A wooden bowl filled with vibrant panzanella salad—toasted breead cubes, cucumbers, cherry tomatoes, red onions, basil leaves, and crumbled cheese—with a spoon and fork resting inside.

Why this panzanella is worthy of your oven

Most panzanella recipes call for raw tomatoes, which is traditional and perfectly fine — when you have peak-season fruit that’s perfectly sweet and ripe. My roasting method changes the equation — you can make the aspirational Tuscan version with regular produce from the grocery store.

The contrast is the point: Soft, jammy roasted vegetables against crisp olive-oil-toasted bread is what makes each forkful interesting — and every component can be prepped up to 2 days ahead.

What goes into this panzanella, and why it works

Ingredients for making panzanella bread salad arranged on a surface, including sliced sourdough bread, small cucumbers, red onion, bell peppers, multicolored cherry tomatoes, fresh mozzarella, and feta cheese.
  • Bread: “Pane” means bread in Italian, which tells you everything about how central it is to this dish. As the foundation of a tomato bread salad, it needs to hold up to the job. Use sourdough, ciabatta, or any bakery-style country loaf with a sturdy crumb — something that can absorb the dressing and roasted vegetable juices without dissolving. I skip French bread and baguettes — they tend to be bland, and the texture reminds me of industrial styrofoam.
  • Vegetables: I roast cherry tomatoes and sweet bell peppers together until they soften and release their juices — about 15 minutes is all it takes. For crunch and contrast, I add thinly sliced red onion and cucumber, both of which stay crisp to contrast with the jammy roasted vegetables.
  • Cheese: Fresh mozzarella and feta pull in opposite directions — one is soft and milky, the other crumbly and salty — and that tension is exactly what makes them work together. Use bite-size bocconcini or tear a larger ball into uneven pieces. Either way, you want irregular edges that catch the dressing.
  • Salad dressing: The vinaigrette is red wine vinegar, Dijon mustard, and olive oil — tangy and sharp enough to cut through the richness of two cheeses and stand up to the roasted vegetables. It soaks into the toasted bread as the salad sits, which is the whole point: Panzanella isn’t meant to be eaten the moment it’s dressed.

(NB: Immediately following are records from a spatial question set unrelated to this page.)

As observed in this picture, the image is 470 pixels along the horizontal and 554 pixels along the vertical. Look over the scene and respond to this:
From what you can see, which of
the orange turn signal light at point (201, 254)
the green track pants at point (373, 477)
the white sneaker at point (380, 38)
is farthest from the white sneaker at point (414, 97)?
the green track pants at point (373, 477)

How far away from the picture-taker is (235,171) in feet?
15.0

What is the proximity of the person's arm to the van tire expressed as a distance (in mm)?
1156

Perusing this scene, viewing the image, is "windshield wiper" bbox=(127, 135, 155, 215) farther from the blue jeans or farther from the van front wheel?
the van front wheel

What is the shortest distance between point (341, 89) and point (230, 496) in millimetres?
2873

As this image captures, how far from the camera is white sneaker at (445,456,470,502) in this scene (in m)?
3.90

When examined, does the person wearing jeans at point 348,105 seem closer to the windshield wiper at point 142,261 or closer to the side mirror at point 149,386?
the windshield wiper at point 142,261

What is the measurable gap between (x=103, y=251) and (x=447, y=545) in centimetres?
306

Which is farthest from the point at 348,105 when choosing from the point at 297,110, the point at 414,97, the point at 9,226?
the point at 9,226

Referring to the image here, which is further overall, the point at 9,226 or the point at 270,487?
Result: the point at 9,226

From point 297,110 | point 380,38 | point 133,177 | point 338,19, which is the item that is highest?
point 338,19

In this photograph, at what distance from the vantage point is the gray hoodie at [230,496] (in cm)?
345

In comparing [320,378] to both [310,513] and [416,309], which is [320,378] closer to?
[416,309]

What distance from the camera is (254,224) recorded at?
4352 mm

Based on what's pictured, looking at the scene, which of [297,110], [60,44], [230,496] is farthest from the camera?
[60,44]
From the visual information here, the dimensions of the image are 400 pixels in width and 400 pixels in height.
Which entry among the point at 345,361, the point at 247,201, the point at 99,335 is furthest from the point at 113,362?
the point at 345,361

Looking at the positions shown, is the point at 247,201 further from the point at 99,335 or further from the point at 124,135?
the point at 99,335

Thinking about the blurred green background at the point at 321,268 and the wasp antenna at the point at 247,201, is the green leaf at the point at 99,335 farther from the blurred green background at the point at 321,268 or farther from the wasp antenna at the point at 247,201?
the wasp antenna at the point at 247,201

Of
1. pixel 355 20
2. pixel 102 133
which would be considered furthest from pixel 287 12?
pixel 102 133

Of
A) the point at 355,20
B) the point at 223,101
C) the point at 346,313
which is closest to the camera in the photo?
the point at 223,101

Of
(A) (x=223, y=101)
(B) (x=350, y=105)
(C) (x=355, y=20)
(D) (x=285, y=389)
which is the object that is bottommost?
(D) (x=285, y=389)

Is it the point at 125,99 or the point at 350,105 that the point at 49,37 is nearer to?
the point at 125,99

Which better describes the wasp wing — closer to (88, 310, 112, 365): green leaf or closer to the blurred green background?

How to make roasted tomato panzanella

A note on the bread: Traditional panzanella was made with stale bread because Tuscan peasants weren’t in the business of wasting food — perfectly logical. But we’re not bound by that constraint, and fresh bread toasted in olive oil is just better. The edges crisp, the crumb stays tender, and you get real textural contrast instead of a bland uniform crouton.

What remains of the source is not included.